Doopkapel Sint- Ambrosiuskerk Dilbeek

 

                                   

 

 

 

                                     

 

2. Maranathakapel

Verschillende kerken hebben een kapel, die zij-, week-, winter- of sacramentskapel genoemd werd naargelang het gebruik dat ervan gemaakt werd: aan de rechter of linker kant van de kerk, alleen gebruikt in de loop van de week, voor vieringen met kleine groepen of nog om er het heilig sacrament te bewaren.

In de Sint-Ambrosiuskerk te Dilbeek werd zo’n kapel voorzien. Bij eerdere werken werd er een betonnen plafond gegoten, dat sindsdien de houten lambrisering en versiering van het gewelf (in dezelfde stijl als dat van de doopkapel) bedekt en waar kabels van de elektriciteit over lopen. Bij de laatste herinrichting van die kapel kreeg ze de naam: Maranathakapel. ’Maranatha’ betekent: Kom, Heer Jezus, kom.
Het woord ‘maranatha’ is een Aramees woord en komt in het Nieuwe Testament slechts tweemaal voor: als afscheidsgroet van Paulus aan het einde van zijn eerste brief aan de Korintiërs (1 Korintiërs 16, 22) als één van de laatste woorden in de Apocalyps. Het is ook de bisschopsleuze van Mgr. A. Léonard, onze vorige aartsbisschop.
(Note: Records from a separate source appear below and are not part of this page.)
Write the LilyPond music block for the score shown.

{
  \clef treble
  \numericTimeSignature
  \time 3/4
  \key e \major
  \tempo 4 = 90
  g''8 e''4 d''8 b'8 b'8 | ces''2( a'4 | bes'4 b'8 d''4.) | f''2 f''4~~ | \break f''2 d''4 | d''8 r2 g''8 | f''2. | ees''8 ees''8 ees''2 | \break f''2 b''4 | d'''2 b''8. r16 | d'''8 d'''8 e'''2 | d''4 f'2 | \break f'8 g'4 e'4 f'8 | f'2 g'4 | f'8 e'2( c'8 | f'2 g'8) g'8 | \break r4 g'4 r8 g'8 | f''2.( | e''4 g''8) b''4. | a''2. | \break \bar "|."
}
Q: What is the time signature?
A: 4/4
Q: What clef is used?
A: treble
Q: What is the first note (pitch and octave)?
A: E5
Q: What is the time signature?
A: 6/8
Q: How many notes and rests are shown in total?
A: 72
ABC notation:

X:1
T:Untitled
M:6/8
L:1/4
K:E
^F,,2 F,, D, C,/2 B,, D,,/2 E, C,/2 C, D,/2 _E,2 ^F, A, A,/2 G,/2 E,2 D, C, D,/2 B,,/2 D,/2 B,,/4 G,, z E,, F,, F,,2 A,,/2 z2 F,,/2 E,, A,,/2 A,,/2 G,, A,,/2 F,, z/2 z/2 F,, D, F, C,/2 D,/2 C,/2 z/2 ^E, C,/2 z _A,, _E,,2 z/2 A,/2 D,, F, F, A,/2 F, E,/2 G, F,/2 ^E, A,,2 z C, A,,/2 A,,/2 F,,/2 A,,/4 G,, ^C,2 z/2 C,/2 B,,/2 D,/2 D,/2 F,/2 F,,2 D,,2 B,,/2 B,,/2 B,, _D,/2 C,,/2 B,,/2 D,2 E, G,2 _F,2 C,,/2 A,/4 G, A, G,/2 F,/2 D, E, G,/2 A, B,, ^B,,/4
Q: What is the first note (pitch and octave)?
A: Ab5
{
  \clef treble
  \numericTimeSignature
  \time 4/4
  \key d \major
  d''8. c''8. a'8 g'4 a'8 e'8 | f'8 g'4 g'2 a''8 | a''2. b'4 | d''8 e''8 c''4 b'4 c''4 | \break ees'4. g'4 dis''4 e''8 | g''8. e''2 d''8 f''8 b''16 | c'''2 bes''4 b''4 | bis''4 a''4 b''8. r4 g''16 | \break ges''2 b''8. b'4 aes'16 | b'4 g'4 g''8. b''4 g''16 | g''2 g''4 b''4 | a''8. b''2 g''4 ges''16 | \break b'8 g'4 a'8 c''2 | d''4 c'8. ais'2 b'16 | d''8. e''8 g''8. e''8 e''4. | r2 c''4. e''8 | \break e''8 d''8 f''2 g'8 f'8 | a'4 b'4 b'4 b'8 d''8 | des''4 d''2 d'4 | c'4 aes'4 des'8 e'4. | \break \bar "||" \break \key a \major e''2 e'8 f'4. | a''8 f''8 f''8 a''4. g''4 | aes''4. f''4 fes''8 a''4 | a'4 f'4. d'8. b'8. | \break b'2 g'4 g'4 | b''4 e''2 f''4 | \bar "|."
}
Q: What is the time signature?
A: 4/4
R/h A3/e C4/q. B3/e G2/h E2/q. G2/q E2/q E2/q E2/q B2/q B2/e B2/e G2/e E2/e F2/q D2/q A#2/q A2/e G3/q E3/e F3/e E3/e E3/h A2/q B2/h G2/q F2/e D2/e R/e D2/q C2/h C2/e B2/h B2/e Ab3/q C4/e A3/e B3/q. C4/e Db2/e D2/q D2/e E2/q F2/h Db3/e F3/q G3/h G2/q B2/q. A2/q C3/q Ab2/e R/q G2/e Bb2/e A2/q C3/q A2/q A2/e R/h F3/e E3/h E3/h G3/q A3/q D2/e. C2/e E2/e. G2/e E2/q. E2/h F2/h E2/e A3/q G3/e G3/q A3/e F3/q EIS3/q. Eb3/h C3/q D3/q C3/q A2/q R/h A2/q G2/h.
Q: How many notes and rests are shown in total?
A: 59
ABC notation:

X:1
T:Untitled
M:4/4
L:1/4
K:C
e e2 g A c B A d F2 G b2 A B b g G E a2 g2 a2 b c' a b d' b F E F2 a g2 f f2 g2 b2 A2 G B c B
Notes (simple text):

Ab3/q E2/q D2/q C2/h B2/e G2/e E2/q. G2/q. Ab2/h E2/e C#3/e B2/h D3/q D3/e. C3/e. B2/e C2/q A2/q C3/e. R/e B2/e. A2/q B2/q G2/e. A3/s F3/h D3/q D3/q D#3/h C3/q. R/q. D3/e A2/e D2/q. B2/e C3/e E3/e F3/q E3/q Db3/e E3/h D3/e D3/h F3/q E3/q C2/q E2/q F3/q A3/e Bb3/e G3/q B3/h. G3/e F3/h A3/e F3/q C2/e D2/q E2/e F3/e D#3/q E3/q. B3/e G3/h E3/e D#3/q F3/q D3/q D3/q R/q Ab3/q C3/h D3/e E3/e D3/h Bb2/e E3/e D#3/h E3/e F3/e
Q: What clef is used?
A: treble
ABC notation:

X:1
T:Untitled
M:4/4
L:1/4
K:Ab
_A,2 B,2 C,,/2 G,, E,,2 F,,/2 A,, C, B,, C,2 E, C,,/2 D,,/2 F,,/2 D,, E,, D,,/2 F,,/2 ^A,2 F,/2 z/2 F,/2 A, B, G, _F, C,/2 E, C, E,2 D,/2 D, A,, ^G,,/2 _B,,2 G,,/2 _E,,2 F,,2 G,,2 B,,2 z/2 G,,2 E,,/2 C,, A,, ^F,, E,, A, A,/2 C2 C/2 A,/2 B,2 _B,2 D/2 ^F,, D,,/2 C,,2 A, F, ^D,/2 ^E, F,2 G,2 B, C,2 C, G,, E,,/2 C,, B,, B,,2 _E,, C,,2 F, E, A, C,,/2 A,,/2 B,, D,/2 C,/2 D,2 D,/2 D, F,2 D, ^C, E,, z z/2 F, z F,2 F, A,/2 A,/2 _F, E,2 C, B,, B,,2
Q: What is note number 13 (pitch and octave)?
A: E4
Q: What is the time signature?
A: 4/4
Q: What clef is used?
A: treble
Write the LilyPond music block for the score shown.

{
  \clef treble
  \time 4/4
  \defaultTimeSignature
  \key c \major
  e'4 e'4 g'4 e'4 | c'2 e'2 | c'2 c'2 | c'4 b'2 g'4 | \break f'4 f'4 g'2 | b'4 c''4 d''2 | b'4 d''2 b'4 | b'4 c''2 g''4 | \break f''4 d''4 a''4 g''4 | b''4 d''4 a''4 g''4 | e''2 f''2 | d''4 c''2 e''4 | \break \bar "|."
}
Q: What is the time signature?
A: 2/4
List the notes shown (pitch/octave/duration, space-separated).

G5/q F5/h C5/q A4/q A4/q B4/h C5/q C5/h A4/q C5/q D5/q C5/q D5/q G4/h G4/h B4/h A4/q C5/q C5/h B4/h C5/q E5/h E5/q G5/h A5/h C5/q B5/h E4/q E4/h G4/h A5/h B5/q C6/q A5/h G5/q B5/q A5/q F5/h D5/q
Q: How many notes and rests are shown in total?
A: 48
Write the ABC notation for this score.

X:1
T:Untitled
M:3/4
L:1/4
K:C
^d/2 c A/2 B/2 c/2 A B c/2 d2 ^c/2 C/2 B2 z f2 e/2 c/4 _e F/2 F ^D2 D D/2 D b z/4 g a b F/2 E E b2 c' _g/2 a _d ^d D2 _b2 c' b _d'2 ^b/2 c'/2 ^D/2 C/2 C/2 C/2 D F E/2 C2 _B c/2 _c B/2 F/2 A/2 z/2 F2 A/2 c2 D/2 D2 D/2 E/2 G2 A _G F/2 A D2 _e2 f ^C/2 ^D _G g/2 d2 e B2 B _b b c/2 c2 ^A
Een korte gang leidt vanaf het koor naar die weekkapel. Links is er een deur naar een betegeld koertje met waterpomp: het is de (kleine) kerktuin. Beter zou aangestampte aarde zijn, want het gebruikte doopwater, het water van de handwassing, … wordt daar uitgegoten om door te dringen in de gewijde grond waar de kerk op staat. Een andere oplossing is dat er door de buitenmuur van de kerk een afvoerbuis gestoken wordt om een afvoer te hebben naar het kerkhof (groter dan de kerktuin en vooral gebruikt voor begrafenissen) – dat alles om een rechtstreekse verbinding met de riolering te vermijden.